>> START DATASET ENTRIES
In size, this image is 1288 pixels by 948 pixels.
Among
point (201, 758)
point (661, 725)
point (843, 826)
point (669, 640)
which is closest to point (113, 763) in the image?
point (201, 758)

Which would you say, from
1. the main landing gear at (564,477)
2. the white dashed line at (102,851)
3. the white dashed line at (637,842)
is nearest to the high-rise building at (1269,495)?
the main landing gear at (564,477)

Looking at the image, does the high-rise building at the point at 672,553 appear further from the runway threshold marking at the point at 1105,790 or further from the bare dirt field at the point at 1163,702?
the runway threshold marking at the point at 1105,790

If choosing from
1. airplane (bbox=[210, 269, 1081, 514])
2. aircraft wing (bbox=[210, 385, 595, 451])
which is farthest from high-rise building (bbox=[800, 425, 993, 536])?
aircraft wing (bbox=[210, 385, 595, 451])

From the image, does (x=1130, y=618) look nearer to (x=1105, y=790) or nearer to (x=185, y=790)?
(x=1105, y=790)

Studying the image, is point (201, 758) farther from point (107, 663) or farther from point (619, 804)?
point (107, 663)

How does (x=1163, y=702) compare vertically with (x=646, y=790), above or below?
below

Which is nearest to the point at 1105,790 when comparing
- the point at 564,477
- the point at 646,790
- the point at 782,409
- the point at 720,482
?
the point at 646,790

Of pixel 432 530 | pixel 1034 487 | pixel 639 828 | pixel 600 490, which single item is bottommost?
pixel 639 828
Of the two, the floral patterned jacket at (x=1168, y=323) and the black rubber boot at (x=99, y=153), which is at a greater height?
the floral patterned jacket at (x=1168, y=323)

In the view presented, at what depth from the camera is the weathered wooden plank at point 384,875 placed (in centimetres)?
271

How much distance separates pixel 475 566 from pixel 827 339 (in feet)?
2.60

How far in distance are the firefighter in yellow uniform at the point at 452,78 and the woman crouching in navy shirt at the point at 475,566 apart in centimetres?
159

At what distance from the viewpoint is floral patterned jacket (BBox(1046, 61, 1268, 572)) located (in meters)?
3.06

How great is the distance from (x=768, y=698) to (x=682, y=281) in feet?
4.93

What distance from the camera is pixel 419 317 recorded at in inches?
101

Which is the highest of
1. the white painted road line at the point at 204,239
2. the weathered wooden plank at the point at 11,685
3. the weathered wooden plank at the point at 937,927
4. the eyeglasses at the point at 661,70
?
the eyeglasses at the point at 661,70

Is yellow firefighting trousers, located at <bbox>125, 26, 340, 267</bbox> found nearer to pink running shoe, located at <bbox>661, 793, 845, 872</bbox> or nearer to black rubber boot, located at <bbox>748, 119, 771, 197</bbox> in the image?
>> END DATASET ENTRIES
● PROBLEM TO SOLVE
Please render the lines of the records from the line containing "How much distance" through the end of the records, inclusive, as a Markdown table with the columns Row and Line, leaving out blank lines.

● OUTPUT FOR THIS EXERCISE
| Row | Line |
|---|---|
| 1 | How much distance separates pixel 475 566 from pixel 827 339 (in feet)? |
| 2 | 2.60 |
| 3 | How far in distance are the firefighter in yellow uniform at the point at 452,78 and the woman crouching in navy shirt at the point at 475,566 apart in centimetres? |
| 4 | 159 |
| 5 | At what distance from the viewpoint is floral patterned jacket (BBox(1046, 61, 1268, 572)) located (in meters)? |
| 6 | 3.06 |
| 7 | How great is the distance from (x=768, y=698) to (x=682, y=281) in feet? |
| 8 | 4.93 |
| 9 | What distance from the camera is pixel 419 317 recorded at in inches? |
| 10 | 101 |
| 11 | Which is the highest of |
| 12 | 1. the white painted road line at the point at 204,239 |
| 13 | 2. the weathered wooden plank at the point at 11,685 |
| 14 | 3. the weathered wooden plank at the point at 937,927 |
| 15 | 4. the eyeglasses at the point at 661,70 |
| 16 | ? |
| 17 | the eyeglasses at the point at 661,70 |
| 18 | Is yellow firefighting trousers, located at <bbox>125, 26, 340, 267</bbox> found nearer to pink running shoe, located at <bbox>661, 793, 845, 872</bbox> or nearer to black rubber boot, located at <bbox>748, 119, 771, 197</bbox> in the image? |